Source data:
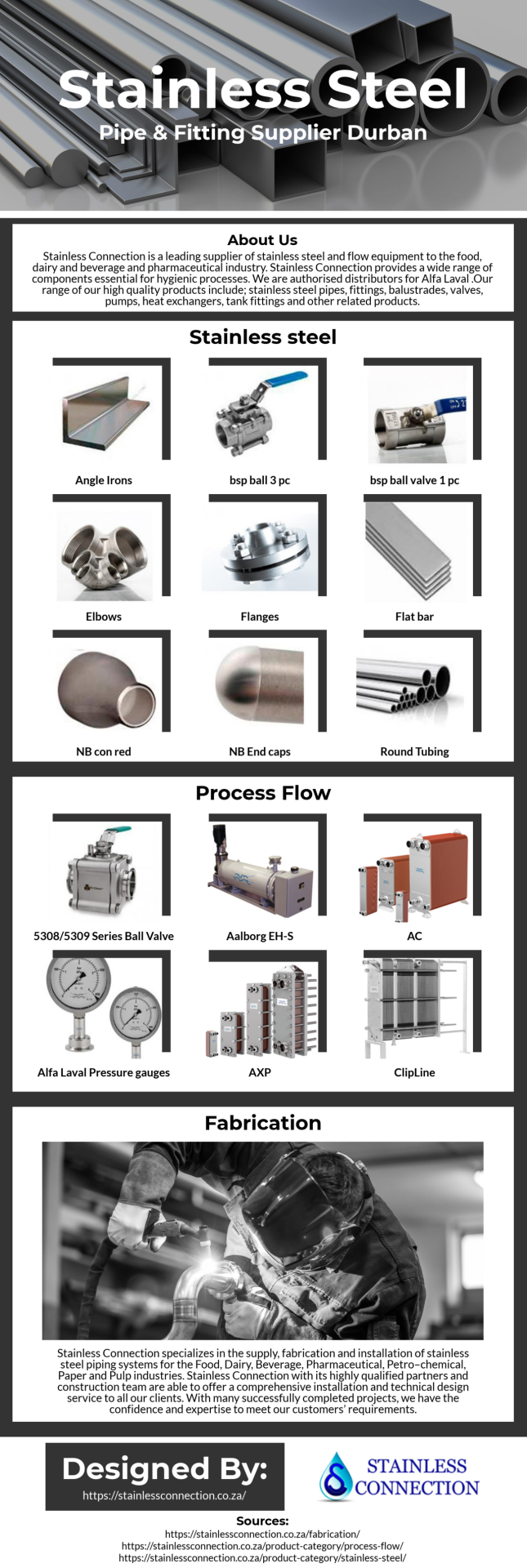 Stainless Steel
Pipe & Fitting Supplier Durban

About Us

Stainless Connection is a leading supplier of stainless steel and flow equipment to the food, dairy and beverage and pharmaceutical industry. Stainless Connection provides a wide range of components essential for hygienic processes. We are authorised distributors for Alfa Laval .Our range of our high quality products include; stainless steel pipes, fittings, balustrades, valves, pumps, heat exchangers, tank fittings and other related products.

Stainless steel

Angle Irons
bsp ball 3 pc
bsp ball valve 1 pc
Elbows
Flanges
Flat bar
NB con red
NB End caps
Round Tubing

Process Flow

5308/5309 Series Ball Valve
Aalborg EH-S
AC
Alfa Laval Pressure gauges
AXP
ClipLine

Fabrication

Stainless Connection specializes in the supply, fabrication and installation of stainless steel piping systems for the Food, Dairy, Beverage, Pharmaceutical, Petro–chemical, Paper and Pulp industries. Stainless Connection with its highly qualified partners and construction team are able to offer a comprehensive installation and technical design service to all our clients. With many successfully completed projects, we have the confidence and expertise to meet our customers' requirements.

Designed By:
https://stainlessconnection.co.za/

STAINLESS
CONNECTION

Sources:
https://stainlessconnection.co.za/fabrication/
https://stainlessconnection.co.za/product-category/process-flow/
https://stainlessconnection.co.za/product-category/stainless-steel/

* * *

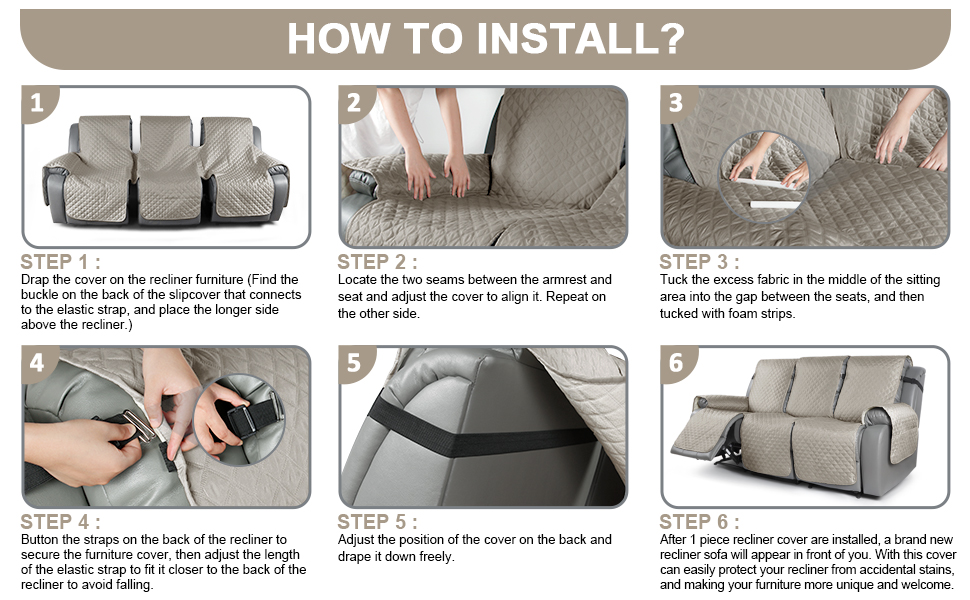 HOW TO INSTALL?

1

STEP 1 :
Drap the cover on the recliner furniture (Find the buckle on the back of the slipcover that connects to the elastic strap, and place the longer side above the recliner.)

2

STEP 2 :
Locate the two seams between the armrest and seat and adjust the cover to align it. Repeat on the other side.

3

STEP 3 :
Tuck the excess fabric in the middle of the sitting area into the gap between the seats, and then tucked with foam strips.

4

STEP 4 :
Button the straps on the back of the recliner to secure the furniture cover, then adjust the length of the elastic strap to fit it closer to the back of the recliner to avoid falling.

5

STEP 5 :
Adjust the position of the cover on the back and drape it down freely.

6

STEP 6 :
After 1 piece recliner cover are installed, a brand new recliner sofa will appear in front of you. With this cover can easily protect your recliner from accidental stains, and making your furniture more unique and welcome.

...

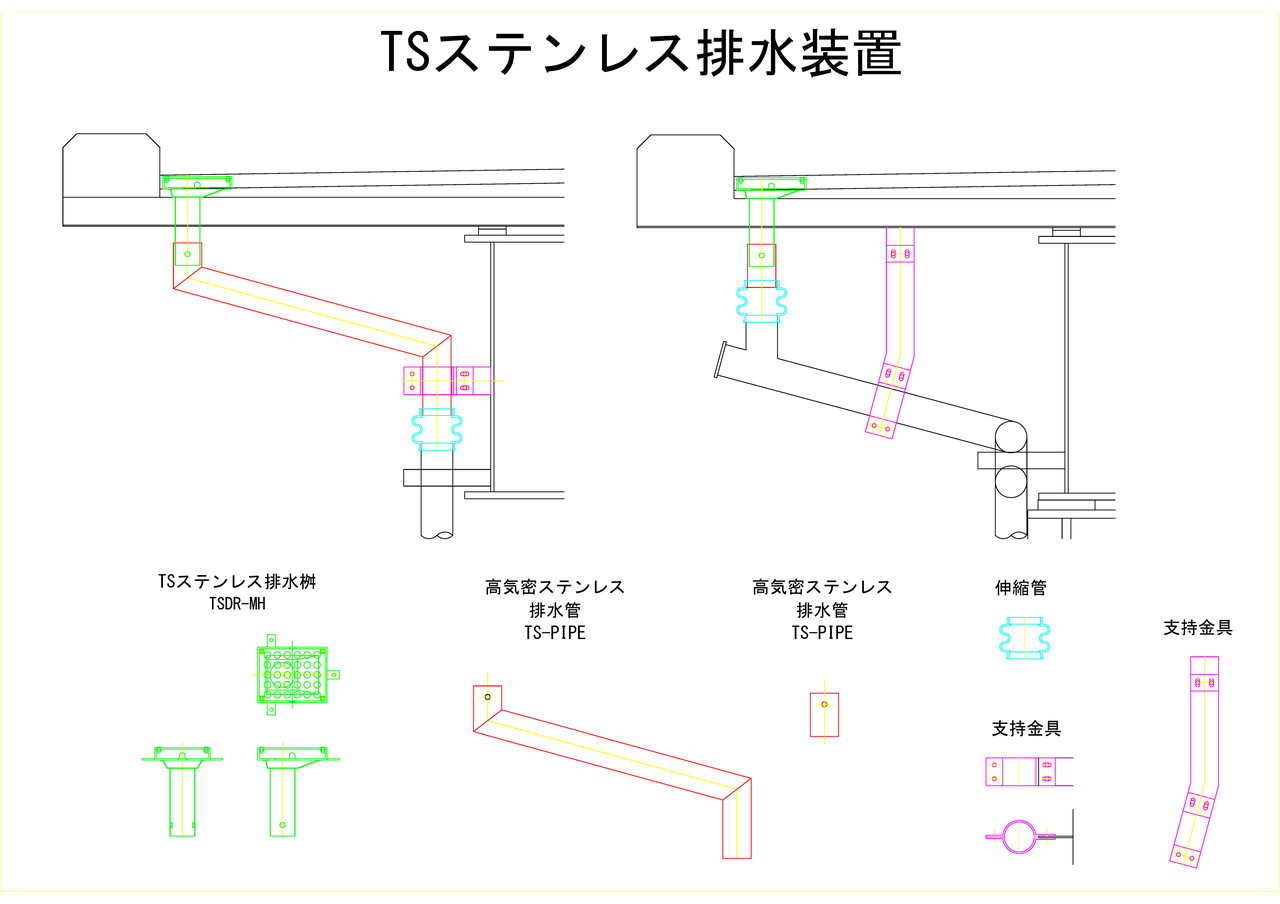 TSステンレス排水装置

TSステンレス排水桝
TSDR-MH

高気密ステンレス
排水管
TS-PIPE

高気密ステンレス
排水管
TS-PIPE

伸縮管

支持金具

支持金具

INSTRUCTIONS FOR THE TASK: Count the lines in these records that hold the string "strap". Only the number is wanted.

RESPONSE BELOW: 2